We developed a simple subtractive procedure to extract single exponential dynamics that are characteristic of the decay of different multiple-pair QD states from the measured 〈N(t)〉 time transients (20). Using this procedure, we could extract the dynamics of up to the 4-pair state while still keeping the noise level below 20 to 25% of the signal amplitude. The validity of the subtractive procedure was verified by a direct comparison with the results of numerical integration of the rate equations (19). The multiple-pair lifetimes determined by these two complementary approaches deviated only by 10 to 20%.

The extracted dynamics of the 2-, 3-, and 4-pair states (Fig. 2A; R = 2.3 nm) indicate that the carrier decay becomes progressively faster as the number of e-h pairs per dot increases, as expected for Auger recombination. In bulk semiconductor arguments, the effective decay time constant τ_{N} in the Auger regime is given by τ_{N}
^{−1} = C_{A}(N/V_{0})^{2} (N ≥ 2). This expression predicts a ratio τ_{4}:τ_{3}:τ_{2} = 0.25:0.44:1 which is very close to the ratio 0.22:0.47:1 of experimentally determined times of 4-, 3-, and 2-pair relaxation (10, 21, and 45 ps, respectively). The quantitative match of scaling for the multiparticle relaxation times indicates that the decay rates for quantum-confined Auger recombination are cubic with respect to the carrier density (dn_{eh}/dt ∝ −n_{eh}
^{3}), just as in bulk materials.

========================

* **TASKS**:
**1.** Translate this sentence from the passage on Auger recombination in quantum dots into Spanish: "The multiple-pair lifetimes determined by these two complementary approaches deviated only by 10 to 20%."
**2.** According to the passage on Auger recombination in quantum dots, what were the experimentally determined relaxation times of the 4-, 3-, and 2-pair states?
**3.** Proceed with the passage on Auger recombination in quantum dots, writing on from its final sentence.
The rows that come after this passage are separate material and have nothing to do with it.

========================

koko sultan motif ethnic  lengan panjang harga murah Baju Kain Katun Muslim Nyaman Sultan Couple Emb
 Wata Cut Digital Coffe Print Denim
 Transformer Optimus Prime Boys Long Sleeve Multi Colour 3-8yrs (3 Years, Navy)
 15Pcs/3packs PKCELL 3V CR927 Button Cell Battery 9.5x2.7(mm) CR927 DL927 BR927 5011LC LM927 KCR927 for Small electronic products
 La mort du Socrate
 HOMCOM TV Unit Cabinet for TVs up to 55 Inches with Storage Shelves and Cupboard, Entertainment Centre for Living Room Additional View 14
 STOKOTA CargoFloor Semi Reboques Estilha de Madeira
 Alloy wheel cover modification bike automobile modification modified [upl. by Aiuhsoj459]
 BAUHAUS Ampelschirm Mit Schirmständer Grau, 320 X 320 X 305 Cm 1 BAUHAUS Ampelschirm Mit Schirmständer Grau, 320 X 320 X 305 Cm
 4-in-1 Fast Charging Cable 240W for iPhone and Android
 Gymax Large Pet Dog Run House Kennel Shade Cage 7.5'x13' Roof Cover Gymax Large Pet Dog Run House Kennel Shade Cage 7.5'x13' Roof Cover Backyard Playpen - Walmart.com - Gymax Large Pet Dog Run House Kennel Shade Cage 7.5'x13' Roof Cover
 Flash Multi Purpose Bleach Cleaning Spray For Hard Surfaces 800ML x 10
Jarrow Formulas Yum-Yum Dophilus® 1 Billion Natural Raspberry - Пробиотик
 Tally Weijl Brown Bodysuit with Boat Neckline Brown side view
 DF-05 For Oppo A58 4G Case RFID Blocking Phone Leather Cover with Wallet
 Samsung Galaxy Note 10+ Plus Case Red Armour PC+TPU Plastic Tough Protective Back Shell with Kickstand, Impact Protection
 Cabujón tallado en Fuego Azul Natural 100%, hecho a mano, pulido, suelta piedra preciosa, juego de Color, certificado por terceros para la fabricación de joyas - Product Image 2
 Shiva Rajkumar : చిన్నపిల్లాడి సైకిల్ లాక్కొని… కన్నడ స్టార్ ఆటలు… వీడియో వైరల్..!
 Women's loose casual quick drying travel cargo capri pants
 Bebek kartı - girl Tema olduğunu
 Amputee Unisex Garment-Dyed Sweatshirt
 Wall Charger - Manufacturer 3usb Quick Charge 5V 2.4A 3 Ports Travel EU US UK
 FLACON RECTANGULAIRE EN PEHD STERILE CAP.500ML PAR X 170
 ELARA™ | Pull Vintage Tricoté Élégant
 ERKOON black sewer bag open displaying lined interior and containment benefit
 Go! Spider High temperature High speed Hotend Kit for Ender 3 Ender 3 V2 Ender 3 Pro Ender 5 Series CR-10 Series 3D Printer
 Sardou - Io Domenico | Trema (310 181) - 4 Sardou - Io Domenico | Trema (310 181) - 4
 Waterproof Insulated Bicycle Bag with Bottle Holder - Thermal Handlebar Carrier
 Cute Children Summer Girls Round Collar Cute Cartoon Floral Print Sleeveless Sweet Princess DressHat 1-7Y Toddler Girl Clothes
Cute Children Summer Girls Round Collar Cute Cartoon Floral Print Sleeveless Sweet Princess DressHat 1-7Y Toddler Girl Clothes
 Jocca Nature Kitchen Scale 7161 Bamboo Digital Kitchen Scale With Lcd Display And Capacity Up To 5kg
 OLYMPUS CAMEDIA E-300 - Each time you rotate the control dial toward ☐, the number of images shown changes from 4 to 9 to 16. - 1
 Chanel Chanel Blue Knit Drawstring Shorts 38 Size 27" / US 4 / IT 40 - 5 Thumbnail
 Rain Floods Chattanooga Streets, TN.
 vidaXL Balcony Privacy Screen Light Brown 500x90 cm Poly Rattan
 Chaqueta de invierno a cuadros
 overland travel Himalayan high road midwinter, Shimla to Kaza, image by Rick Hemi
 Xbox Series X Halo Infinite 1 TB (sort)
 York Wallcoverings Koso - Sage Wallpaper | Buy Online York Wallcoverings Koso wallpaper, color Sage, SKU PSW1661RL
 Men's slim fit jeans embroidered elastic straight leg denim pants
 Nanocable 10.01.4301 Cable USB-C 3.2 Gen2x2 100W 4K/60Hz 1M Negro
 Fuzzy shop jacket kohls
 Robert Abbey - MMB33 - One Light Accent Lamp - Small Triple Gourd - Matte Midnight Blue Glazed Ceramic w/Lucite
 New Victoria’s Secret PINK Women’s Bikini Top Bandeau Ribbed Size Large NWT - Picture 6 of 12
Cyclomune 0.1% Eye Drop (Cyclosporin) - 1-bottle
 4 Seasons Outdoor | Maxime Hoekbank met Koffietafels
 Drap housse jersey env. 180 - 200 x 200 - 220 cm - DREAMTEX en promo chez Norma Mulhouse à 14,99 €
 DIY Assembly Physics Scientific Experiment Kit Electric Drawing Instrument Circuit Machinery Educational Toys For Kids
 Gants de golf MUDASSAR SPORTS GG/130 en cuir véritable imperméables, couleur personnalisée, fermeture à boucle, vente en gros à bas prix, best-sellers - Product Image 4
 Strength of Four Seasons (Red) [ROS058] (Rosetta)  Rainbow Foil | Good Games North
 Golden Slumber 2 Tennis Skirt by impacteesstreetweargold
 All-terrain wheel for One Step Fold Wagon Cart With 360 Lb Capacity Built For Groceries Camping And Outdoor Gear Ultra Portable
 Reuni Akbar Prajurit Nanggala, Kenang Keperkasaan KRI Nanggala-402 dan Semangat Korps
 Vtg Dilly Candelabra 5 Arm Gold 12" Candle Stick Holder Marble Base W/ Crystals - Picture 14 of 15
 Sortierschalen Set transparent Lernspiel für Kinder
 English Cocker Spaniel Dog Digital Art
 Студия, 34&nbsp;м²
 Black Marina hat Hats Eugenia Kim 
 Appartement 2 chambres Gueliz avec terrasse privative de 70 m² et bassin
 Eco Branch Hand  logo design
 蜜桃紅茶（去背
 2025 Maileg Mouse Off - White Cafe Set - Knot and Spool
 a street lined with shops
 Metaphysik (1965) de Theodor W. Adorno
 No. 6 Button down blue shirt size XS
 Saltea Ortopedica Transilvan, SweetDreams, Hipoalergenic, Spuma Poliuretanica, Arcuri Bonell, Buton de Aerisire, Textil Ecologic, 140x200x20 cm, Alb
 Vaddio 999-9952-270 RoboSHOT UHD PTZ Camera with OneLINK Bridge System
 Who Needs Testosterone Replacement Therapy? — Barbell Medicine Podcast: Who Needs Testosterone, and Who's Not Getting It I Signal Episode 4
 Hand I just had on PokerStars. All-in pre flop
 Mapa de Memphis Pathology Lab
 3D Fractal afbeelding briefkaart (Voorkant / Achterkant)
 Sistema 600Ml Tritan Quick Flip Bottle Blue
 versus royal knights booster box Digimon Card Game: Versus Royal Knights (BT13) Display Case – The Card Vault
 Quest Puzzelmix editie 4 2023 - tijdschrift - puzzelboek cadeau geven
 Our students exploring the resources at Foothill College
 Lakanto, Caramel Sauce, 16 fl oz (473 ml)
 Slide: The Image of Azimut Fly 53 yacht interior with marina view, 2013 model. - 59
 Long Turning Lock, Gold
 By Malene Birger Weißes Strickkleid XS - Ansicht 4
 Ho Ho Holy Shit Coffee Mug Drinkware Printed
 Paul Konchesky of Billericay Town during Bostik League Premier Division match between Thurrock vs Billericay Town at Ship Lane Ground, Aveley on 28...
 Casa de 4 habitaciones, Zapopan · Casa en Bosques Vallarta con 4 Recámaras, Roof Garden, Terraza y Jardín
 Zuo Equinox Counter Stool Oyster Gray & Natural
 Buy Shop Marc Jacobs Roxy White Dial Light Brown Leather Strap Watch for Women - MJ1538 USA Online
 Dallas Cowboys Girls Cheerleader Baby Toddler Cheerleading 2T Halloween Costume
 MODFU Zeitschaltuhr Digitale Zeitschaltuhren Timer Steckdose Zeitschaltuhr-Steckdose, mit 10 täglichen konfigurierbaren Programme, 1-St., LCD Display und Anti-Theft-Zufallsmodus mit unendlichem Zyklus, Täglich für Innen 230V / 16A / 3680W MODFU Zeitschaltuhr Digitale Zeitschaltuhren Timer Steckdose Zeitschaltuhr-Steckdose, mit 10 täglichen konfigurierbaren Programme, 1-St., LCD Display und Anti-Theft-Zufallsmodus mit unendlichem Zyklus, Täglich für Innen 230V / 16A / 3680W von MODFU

========================

* **ANSWERS BY ITEM NUMBER**:
**1.** Los tiempos de vida de los estados de múltiples pares determinados mediante estos dos enfoques complementarios difirieron solo entre un 10 y un 20 %.

**2.** They were 10, 21, and 45 ps, respectively.

**3.**
In Fig. 2B, we compare the two-pair decay dynamics for QDs of different sizes. The τ_{2} time constant decreased from 363 to 6 ps when the dot radius was reduced from 4.1 to 1.2 nm, indicating a cubic size dependence τ_{2} ∝ R^{3} (Fig. 3A, circles). The time constants measured for the 3- and 4-pair decay (Fig. 3, squares and triangles) followed the same size dependence as that of the 2-pair state, so that the time-constant ratios predicted by the bulk semiconductor model held for all QD sizes [compare lines (model) and symbols (experimental data) inFig. 3A]. Simple bulk material reasoning would suggest that the enhancement in the Auger decay in smaller particles is caused by an effective increase in carrier concentrations resulting from the increased spatial confinement. However, the R^{3}size dependence of relaxation times measured experimentally is different from the R^{6} dependence predicted by the bulk semiconductor model, which shows that in QDs, the Auger “constant” depends on the particle size, as also indicated by calculations of QD Auger ionization (6). The Auger constant derived from the relaxation data decreases with reducing QD radius as R^{3} from ∼7 × 10^{−29}cm^{6} s^{−1} for R = 4.1 nm to ∼2 × 10^{−30} cm^{6} s^{−1} for R = 1.2 nm (Fig. 3B). For all QD sizes, the C_{A} values calculated by using lifetimes of 2–, 3–, and 4–e-h pair states are close to each other (compare data shown by circles, squares, and triangles in Fig. 3B), indicating that the cubic density dependence of the Auger rates holds for all sizes between 1 and 4 nm.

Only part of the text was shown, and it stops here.